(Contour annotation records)
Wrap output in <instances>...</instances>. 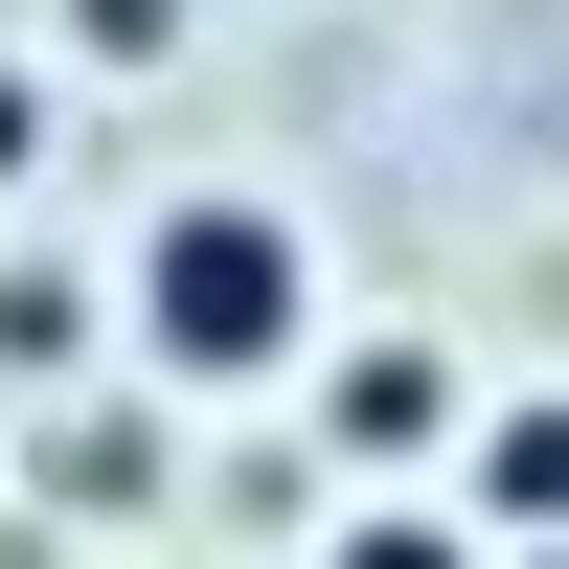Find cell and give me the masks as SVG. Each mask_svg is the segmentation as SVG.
<instances>
[{"instance_id":"4","label":"cell","mask_w":569,"mask_h":569,"mask_svg":"<svg viewBox=\"0 0 569 569\" xmlns=\"http://www.w3.org/2000/svg\"><path fill=\"white\" fill-rule=\"evenodd\" d=\"M342 569H456V547H433V525H365V547H342Z\"/></svg>"},{"instance_id":"2","label":"cell","mask_w":569,"mask_h":569,"mask_svg":"<svg viewBox=\"0 0 569 569\" xmlns=\"http://www.w3.org/2000/svg\"><path fill=\"white\" fill-rule=\"evenodd\" d=\"M433 410H456L433 342H365V365H342V433H433Z\"/></svg>"},{"instance_id":"3","label":"cell","mask_w":569,"mask_h":569,"mask_svg":"<svg viewBox=\"0 0 569 569\" xmlns=\"http://www.w3.org/2000/svg\"><path fill=\"white\" fill-rule=\"evenodd\" d=\"M479 501H501V525H569V410H525V433L479 456Z\"/></svg>"},{"instance_id":"1","label":"cell","mask_w":569,"mask_h":569,"mask_svg":"<svg viewBox=\"0 0 569 569\" xmlns=\"http://www.w3.org/2000/svg\"><path fill=\"white\" fill-rule=\"evenodd\" d=\"M137 342H160L182 388H251V365L297 342V228L273 206H182L160 251H137Z\"/></svg>"}]
</instances>
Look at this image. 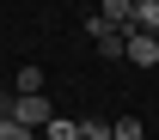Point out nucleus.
Returning a JSON list of instances; mask_svg holds the SVG:
<instances>
[{"mask_svg":"<svg viewBox=\"0 0 159 140\" xmlns=\"http://www.w3.org/2000/svg\"><path fill=\"white\" fill-rule=\"evenodd\" d=\"M12 122L37 134V128H49V122H55V104L43 98V91H37V98H12Z\"/></svg>","mask_w":159,"mask_h":140,"instance_id":"obj_1","label":"nucleus"},{"mask_svg":"<svg viewBox=\"0 0 159 140\" xmlns=\"http://www.w3.org/2000/svg\"><path fill=\"white\" fill-rule=\"evenodd\" d=\"M122 55L135 61V67H159V37L153 31H129L122 37Z\"/></svg>","mask_w":159,"mask_h":140,"instance_id":"obj_2","label":"nucleus"},{"mask_svg":"<svg viewBox=\"0 0 159 140\" xmlns=\"http://www.w3.org/2000/svg\"><path fill=\"white\" fill-rule=\"evenodd\" d=\"M86 31H92V43H98L104 61H122V31H116L110 19H98V12H92V19H86Z\"/></svg>","mask_w":159,"mask_h":140,"instance_id":"obj_3","label":"nucleus"},{"mask_svg":"<svg viewBox=\"0 0 159 140\" xmlns=\"http://www.w3.org/2000/svg\"><path fill=\"white\" fill-rule=\"evenodd\" d=\"M98 19H110L116 31H135V0H104V6H98Z\"/></svg>","mask_w":159,"mask_h":140,"instance_id":"obj_4","label":"nucleus"},{"mask_svg":"<svg viewBox=\"0 0 159 140\" xmlns=\"http://www.w3.org/2000/svg\"><path fill=\"white\" fill-rule=\"evenodd\" d=\"M135 31H153L159 37V0H135Z\"/></svg>","mask_w":159,"mask_h":140,"instance_id":"obj_5","label":"nucleus"},{"mask_svg":"<svg viewBox=\"0 0 159 140\" xmlns=\"http://www.w3.org/2000/svg\"><path fill=\"white\" fill-rule=\"evenodd\" d=\"M141 134H147V128H141L135 116H122V122H110V140H141Z\"/></svg>","mask_w":159,"mask_h":140,"instance_id":"obj_6","label":"nucleus"},{"mask_svg":"<svg viewBox=\"0 0 159 140\" xmlns=\"http://www.w3.org/2000/svg\"><path fill=\"white\" fill-rule=\"evenodd\" d=\"M43 134H49V140H80V122H67V116H55V122H49V128H43Z\"/></svg>","mask_w":159,"mask_h":140,"instance_id":"obj_7","label":"nucleus"},{"mask_svg":"<svg viewBox=\"0 0 159 140\" xmlns=\"http://www.w3.org/2000/svg\"><path fill=\"white\" fill-rule=\"evenodd\" d=\"M80 140H110V122H98V116H86V122H80Z\"/></svg>","mask_w":159,"mask_h":140,"instance_id":"obj_8","label":"nucleus"},{"mask_svg":"<svg viewBox=\"0 0 159 140\" xmlns=\"http://www.w3.org/2000/svg\"><path fill=\"white\" fill-rule=\"evenodd\" d=\"M37 91H43V73H37V67H25V73H19V98H37Z\"/></svg>","mask_w":159,"mask_h":140,"instance_id":"obj_9","label":"nucleus"},{"mask_svg":"<svg viewBox=\"0 0 159 140\" xmlns=\"http://www.w3.org/2000/svg\"><path fill=\"white\" fill-rule=\"evenodd\" d=\"M0 140H31V128H19L12 116H0Z\"/></svg>","mask_w":159,"mask_h":140,"instance_id":"obj_10","label":"nucleus"},{"mask_svg":"<svg viewBox=\"0 0 159 140\" xmlns=\"http://www.w3.org/2000/svg\"><path fill=\"white\" fill-rule=\"evenodd\" d=\"M0 116H12V98H6V91H0Z\"/></svg>","mask_w":159,"mask_h":140,"instance_id":"obj_11","label":"nucleus"}]
</instances>
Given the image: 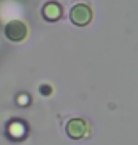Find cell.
Instances as JSON below:
<instances>
[{
    "mask_svg": "<svg viewBox=\"0 0 138 145\" xmlns=\"http://www.w3.org/2000/svg\"><path fill=\"white\" fill-rule=\"evenodd\" d=\"M69 20L76 27H85L92 20V9L87 4H76V5H73V9L69 12Z\"/></svg>",
    "mask_w": 138,
    "mask_h": 145,
    "instance_id": "1",
    "label": "cell"
},
{
    "mask_svg": "<svg viewBox=\"0 0 138 145\" xmlns=\"http://www.w3.org/2000/svg\"><path fill=\"white\" fill-rule=\"evenodd\" d=\"M28 34V28L23 21L20 20H11L9 23L5 25V37L12 41V42H21Z\"/></svg>",
    "mask_w": 138,
    "mask_h": 145,
    "instance_id": "2",
    "label": "cell"
},
{
    "mask_svg": "<svg viewBox=\"0 0 138 145\" xmlns=\"http://www.w3.org/2000/svg\"><path fill=\"white\" fill-rule=\"evenodd\" d=\"M66 133L73 140H82L89 133V126L83 119H71L66 124Z\"/></svg>",
    "mask_w": 138,
    "mask_h": 145,
    "instance_id": "3",
    "label": "cell"
},
{
    "mask_svg": "<svg viewBox=\"0 0 138 145\" xmlns=\"http://www.w3.org/2000/svg\"><path fill=\"white\" fill-rule=\"evenodd\" d=\"M60 16H62L60 4H57V2L44 4V7H43V18L46 21H57V20H60Z\"/></svg>",
    "mask_w": 138,
    "mask_h": 145,
    "instance_id": "4",
    "label": "cell"
},
{
    "mask_svg": "<svg viewBox=\"0 0 138 145\" xmlns=\"http://www.w3.org/2000/svg\"><path fill=\"white\" fill-rule=\"evenodd\" d=\"M41 92L43 94H48V92H52V89H48V87H41Z\"/></svg>",
    "mask_w": 138,
    "mask_h": 145,
    "instance_id": "5",
    "label": "cell"
}]
</instances>
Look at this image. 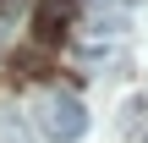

**WORK TO BE COMPLETED:** Pull out every line of the entries above that contains the string "JSON", and copy each one in full.

**COMPLETED EXERCISE:**
Returning a JSON list of instances; mask_svg holds the SVG:
Instances as JSON below:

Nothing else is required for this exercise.